--- RECORDS FOR THE TASK Enclosed Below ---

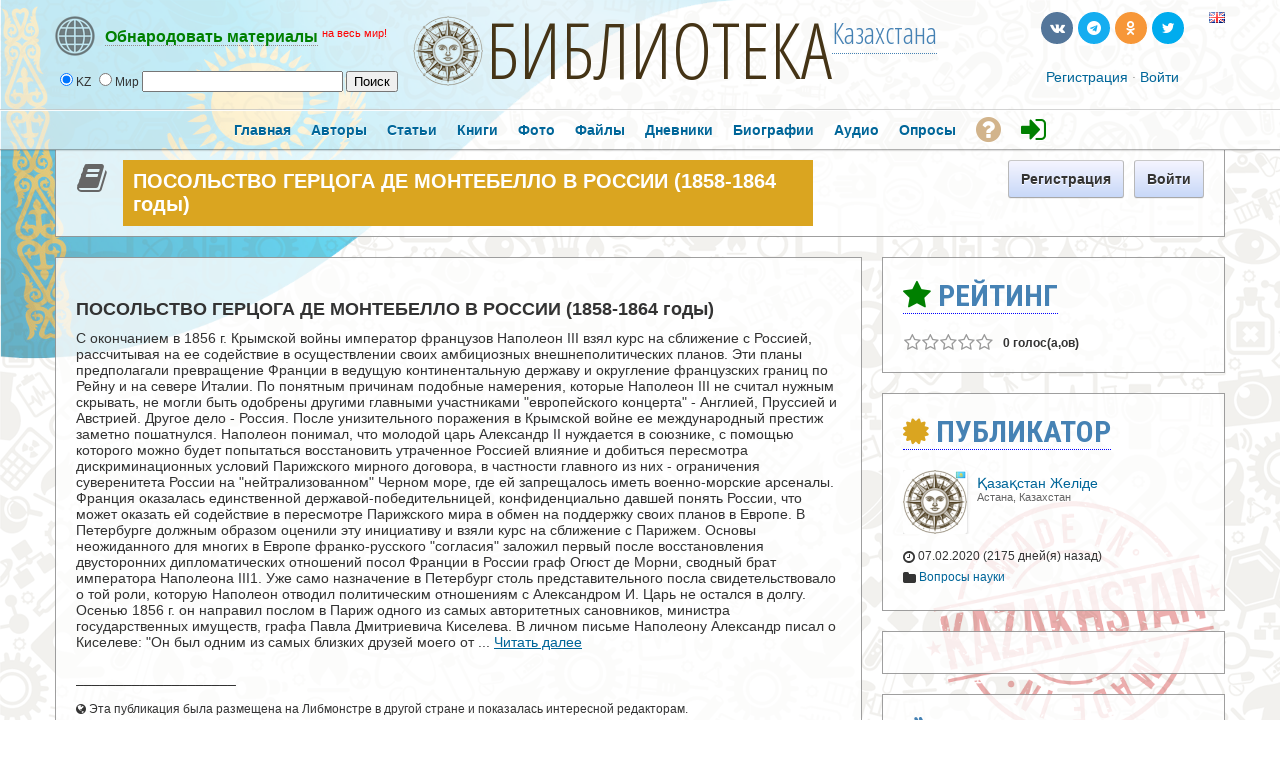

--- FILE ---
content_type: text/css
request_url: https://biblio.kz/modules/boonex/blogs/templates/base/css/blogs_common.css
body_size: 482
content:
.bx-twig-unit-icon-cont {
    float:left;
    display:table-cell;
    top:0;
    left:0;
    width:70px;
    text-align:center;
    vertical-align:top;
    padding-left:2px;
    padding-bottom:3px;
}

.bx-twig-unit-icon-cont img {
    background-color:white;
}

.bx-twig-unit-caption {
	color:green;
}

.bx-twig-checkbox-pad {
	margin-left:30px;
}
 
.bx-twig-unit-desc {
    padding-top:5px;
    padding-bottom:5px;
}

.bx-twig-unit-comment{
    margin-bottom:5px;
}
 
.bx-twig-unit-special{
	color:green;
}

.blog_text {
    overflow: hidden;
}

.cls_result_row:first-child {
    margin-top:0px;
}

.cls_info_left {
    float:left;
    width:72%;
    overflow:hidden;
}

.cls_info {
    float:right;
    width:28%;
    overflow:hidden;
}

.margined {
    margin-right:6px;
}

.cls_res_thumb {
    float:left;
}

.blog_author {
    font-weight:normal;
    vertical-align:middle;
}
.blog_unit_hr:first-child {
	display:none;
}

.blog_unit {
    position:relative;
}
.blog_unit div.unit_date {
    overflow:hidden;
}
.blog_unit a.unit_author {
	font-weight: bold;
}
.unit_img {
    position:absolute;
    top:0;
    right:0;
}
.blog_unit .unit_info .browseCheckbox {
    background-color:#FFCCCC;
    height:20px;
    left:1px;
    float:left;
    margin-right:5px;
    top:1px;
    width:20px;
}

div.hidden {
    display:none;
}

.CreateBlogForm_wrapper .input_wrapper_textarea {
	width: 400px;
}

.blog_edit_image img,
.blog_edit_image a {
    vertical-align:middle;
}


--- FILE ---
content_type: text/css
request_url: https://biblio.kz/templates/base/css/subscription.css
body_size: 193
content:
/*--- My Subscriptions page ---*/
form#sbs-subscriptions-form div.input_wrapper_custom  {
	float: none;
}
div.sys-sbs-row {}
div.sys-sbs-object {
	position: relative;
	float: left;
	line-height: 22px;
	font-weight: bold;
}
div.sys-sbs-row button.bx-btn {
	float: right;
}

div#sbs_visitor_popup {
	width: 490px;
    display: none;
}

--- FILE ---
content_type: text/css
request_url: https://biblio.kz/modules/boonex/blogs/templates/base/css/blogs.css
body_size: 171
content:

.cls_res_info_nowidth {
    margin-left:80px;
}

div.marg_both_left img {
    margin-top:1px;
    margin-right:2px;
    float:right;
    background-position:center;
    background-repeat:no-repeat;
}

#CreateBlogPostForm .input_wrapper_textarea .form_input_textarea {
    height:400px;
}




--- FILE ---
content_type: application/javascript
request_url: https://biblio.kz/inc/js/login.js
body_size: 152
content:
function validateLoginForm(eForm) {
	if (! eForm)
		return false;
    
    $(eForm).ajaxSubmit({
        success: function(sResponce) {
            if(sResponce == 'OK')
                eForm.submit();
            else
                alert(_t('_PROFILE_ERR'));
        }
    });
}

--- FILE ---
content_type: application/javascript
request_url: https://biblio.kz/inc/js/classes/BxDolSubscription.js
body_size: 1011
content:
/***************************************************************************
 *                            Dolphin Web Community Software
 *                              -------------------
 *     begin                : Mon Mar 23 2006
 *     copyright            : (C) 2007 BoonEx Group
 *     website              : http://www.boonex.com
 *
 *
 *
 ****************************************************************************/

/***************************************************************************
 *
 *   This is a free software; you can modify it under the terms of BoonEx
 *   Product License Agreement published on BoonEx site at http://www.boonex.com/downloads/license.pdf
 *   You may not however distribute it for free or/and a fee.
 *   This notice may not be removed from the source code. You may not also remove any other visible
 *   reference and links to BoonEx Group as provided in source code.
 *
 ***************************************************************************/

function BxDolSubscription(oOptions) {
    this._sActionsUrl = oOptions.sActionUrl;
    this._sObjName = oOptions.sObjName == undefined ? 'BxDolSubscription' : oOptions.sObjName;
    this._sVisitorPopup = oOptions.sVisitorPopup == undefined ? 'sbs_visitor_popup' : oOptions.sVisitorPopup;
    this._sAnimationEffect = oOptions.sAnimationEffect == undefined ? 'slide' : oOptions.sAnimationEffect;
    this._iAnimationSpeed = oOptions.iAnimationSpeed == undefined ? 'slow' : oOptions.iAnimationSpeed;
}

BxDolSubscription.prototype.send = function(oForm) {
    var $this = this;
    
    $(oForm).ajaxSubmit({
        dataType: 'json',
		success: function(oData) {
			alert( oData.message );
			
			if(parseInt(oData.code) == 0)
                $('#' + $this._sVisitorPopup).dolPopupHide();
		}
	});
	return false;
};

BxDolSubscription.prototype.subscribe = function(iUserId, sUnit, sAction, iObjectId, onResult) {
    var oParams = {
        direction: 'subscribe',
        unit: sUnit,
        action: sAction,
        object_id: iObjectId
    };
    
    iUserId = parseInt(iUserId);
    if(iUserId != 0) {
        oParams['user_id'] = iUserId;
        this._sbs_action(oParams, onResult);
    }
    else {
        $("#" + this._sVisitorPopup + " [name='direction']").val('subscribe');
        $("#" + this._sVisitorPopup + " [name='unit']").val(sUnit);
        $("#" + this._sVisitorPopup + " [name='action']").val(sAction);
        $("#" + this._sVisitorPopup + " [name='object_id']").val(iObjectId);
        $("#" + this._sVisitorPopup).dolPopup({
            fog: {
                color: '#fff', 
                opacity: .7
            }
        });
    }
};

BxDolSubscription.prototype.unsubscribe = function(iUserId, sUnit, sAction, iObjectId, onResult) {
    var oParams = {
        direction: 'unsubscribe',
        unit: sUnit,
        action: sAction,
        object_id: iObjectId
    };
    
    iUserId = parseInt(iUserId);
    if(iUserId != 0) {
        oParams['user_id'] = iUserId;
        this._sbs_action(oParams, onResult);        
    }
};

BxDolSubscription.prototype.unsubscribeConfirm = function(sUrl) {
	if(!confirm(_t('_sbs_wrn_unsubscribe'))) 
		return false;

	$.get(
		sUrl + '&js=1',
		{},
		function(oData){
			alert(oData.message);

			if(oData.code == 0)
				window.location.href = window.location.href;
		},
		'json'
	);
	return true;
};

BxDolSubscription.prototype._sbs_action = function(oParams, onResult) {
    if(onResult == undefined)
        onResult = function(oData) {
            alert(oData.message);
        }
    
    $.post(
        this._sActionsUrl,
        oParams,
        onResult,
        'json'
    );
};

--- End of Enclosed RECORDS FOR THE TASK ---

◆ PROBLEM TO SOLVE
Output the data above in full. Skip every picture.

◆ RESPONSE BELOW
--- FILE ---
content_type: text/css
request_url: https://biblio.kz/modules/boonex/blogs/templates/base/css/blogs_common.css
body_size: 482
content:
.bx-twig-unit-icon-cont {
    float:left;
    display:table-cell;
    top:0;
    left:0;
    width:70px;
    text-align:center;
    vertical-align:top;
    padding-left:2px;
    padding-bottom:3px;
}

.bx-twig-unit-icon-cont img {
    background-color:white;
}

.bx-twig-unit-caption {
	color:green;
}

.bx-twig-checkbox-pad {
	margin-left:30px;
}
 
.bx-twig-unit-desc {
    padding-top:5px;
    padding-bottom:5px;
}

.bx-twig-unit-comment{
    margin-bottom:5px;
}
 
.bx-twig-unit-special{
	color:green;
}

.blog_text {
    overflow: hidden;
}

.cls_result_row:first-child {
    margin-top:0px;
}

.cls_info_left {
    float:left;
    width:72%;
    overflow:hidden;
}

.cls_info {
    float:right;
    width:28%;
    overflow:hidden;
}

.margined {
    margin-right:6px;
}

.cls_res_thumb {
    float:left;
}

.blog_author {
    font-weight:normal;
    vertical-align:middle;
}
.blog_unit_hr:first-child {
	display:none;
}

.blog_unit {
    position:relative;
}
.blog_unit div.unit_date {
    overflow:hidden;
}
.blog_unit a.unit_author {
	font-weight: bold;
}
.unit_img {
    position:absolute;
    top:0;
    right:0;
}
.blog_unit .unit_info .browseCheckbox {
    background-color:#FFCCCC;
    height:20px;
    left:1px;
    float:left;
    margin-right:5px;
    top:1px;
    width:20px;
}

div.hidden {
    display:none;
}

.CreateBlogForm_wrapper .input_wrapper_textarea {
	width: 400px;
}

.blog_edit_image img,
.blog_edit_image a {
    vertical-align:middle;
}


--- FILE ---
content_type: text/css
request_url: https://biblio.kz/templates/base/css/subscription.css
body_size: 193
content:
/*--- My Subscriptions page ---*/
form#sbs-subscriptions-form div.input_wrapper_custom  {
	float: none;
}
div.sys-sbs-row {}
div.sys-sbs-object {
	position: relative;
	float: left;
	line-height: 22px;
	font-weight: bold;
}
div.sys-sbs-row button.bx-btn {
	float: right;
}

div#sbs_visitor_popup {
	width: 490px;
    display: none;
}

--- FILE ---
content_type: text/css
request_url: https://biblio.kz/modules/boonex/blogs/templates/base/css/blogs.css
body_size: 171
content:

.cls_res_info_nowidth {
    margin-left:80px;
}

div.marg_both_left img {
    margin-top:1px;
    margin-right:2px;
    float:right;
    background-position:center;
    background-repeat:no-repeat;
}

#CreateBlogPostForm .input_wrapper_textarea .form_input_textarea {
    height:400px;
}




--- FILE ---
content_type: application/javascript
request_url: https://biblio.kz/inc/js/login.js
body_size: 152
content:
function validateLoginForm(eForm) {
	if (! eForm)
		return false;
    
    $(eForm).ajaxSubmit({
        success: function(sResponce) {
            if(sResponce == 'OK')
                eForm.submit();
            else
                alert(_t('_PROFILE_ERR'));
        }
    });
}

--- FILE ---
content_type: application/javascript
request_url: https://biblio.kz/inc/js/classes/BxDolSubscription.js
body_size: 1011
content:
/***************************************************************************
 *                            Dolphin Web Community Software
 *                              -------------------
 *     begin                : Mon Mar 23 2006
 *     copyright            : (C) 2007 BoonEx Group
 *     website              : http://www.boonex.com
 *
 *
 *
 ****************************************************************************/

/***************************************************************************
 *
 *   This is a free software; you can modify it under the terms of BoonEx
 *   Product License Agreement published on BoonEx site at http://www.boonex.com/downloads/license.pdf
 *   You may not however distribute it for free or/and a fee.
 *   This notice may not be removed from the source code. You may not also remove any other visible
 *   reference and links to BoonEx Group as provided in source code.
 *
 ***************************************************************************/

function BxDolSubscription(oOptions) {
    this._sActionsUrl = oOptions.sActionUrl;
    this._sObjName = oOptions.sObjName == undefined ? 'BxDolSubscription' : oOptions.sObjName;
    this._sVisitorPopup = oOptions.sVisitorPopup == undefined ? 'sbs_visitor_popup' : oOptions.sVisitorPopup;
    this._sAnimationEffect = oOptions.sAnimationEffect == undefined ? 'slide' : oOptions.sAnimationEffect;
    this._iAnimationSpeed = oOptions.iAnimationSpeed == undefined ? 'slow' : oOptions.iAnimationSpeed;
}

BxDolSubscription.prototype.send = function(oForm) {
    var $this = this;
    
    $(oForm).ajaxSubmit({
        dataType: 'json',
		success: function(oData) {
			alert( oData.message );
			
			if(parseInt(oData.code) == 0)
                $('#' + $this._sVisitorPopup).dolPopupHide();
		}
	});
	return false;
};

BxDolSubscription.prototype.subscribe = function(iUserId, sUnit, sAction, iObjectId, onResult) {
    var oParams = {
        direction: 'subscribe',
        unit: sUnit,
        action: sAction,
        object_id: iObjectId
    };
    
    iUserId = parseInt(iUserId);
    if(iUserId != 0) {
        oParams['user_id'] = iUserId;
        this._sbs_action(oParams, onResult);
    }
    else {
        $("#" + this._sVisitorPopup + " [name='direction']").val('subscribe');
        $("#" + this._sVisitorPopup + " [name='unit']").val(sUnit);
        $("#" + this._sVisitorPopup + " [name='action']").val(sAction);
        $("#" + this._sVisitorPopup + " [name='object_id']").val(iObjectId);
        $("#" + this._sVisitorPopup).dolPopup({
            fog: {
                color: '#fff', 
                opacity: .7
            }
        });
    }
};

BxDolSubscription.prototype.unsubscribe = function(iUserId, sUnit, sAction, iObjectId, onResult) {
    var oParams = {
        direction: 'unsubscribe',
        unit: sUnit,
        action: sAction,
        object_id: iObjectId
    };
    
    iUserId = parseInt(iUserId);
    if(iUserId != 0) {
        oParams['user_id'] = iUserId;
        this._sbs_action(oParams, onResult);        
    }
};

BxDolSubscription.prototype.unsubscribeConfirm = function(sUrl) {
	if(!confirm(_t('_sbs_wrn_unsubscribe'))) 
		return false;

	$.get(
		sUrl + '&js=1',
		{},
		function(oData){
			alert(oData.message);

			if(oData.code == 0)
				window.location.href = window.location.href;
		},
		'json'
	);
	return true;
};

BxDolSubscription.prototype._sbs_action = function(oParams, onResult) {
    if(onResult == undefined)
        onResult = function(oData) {
            alert(oData.message);
        }
    
    $.post(
        this._sActionsUrl,
        oParams,
        onResult,
        'json'
    );
};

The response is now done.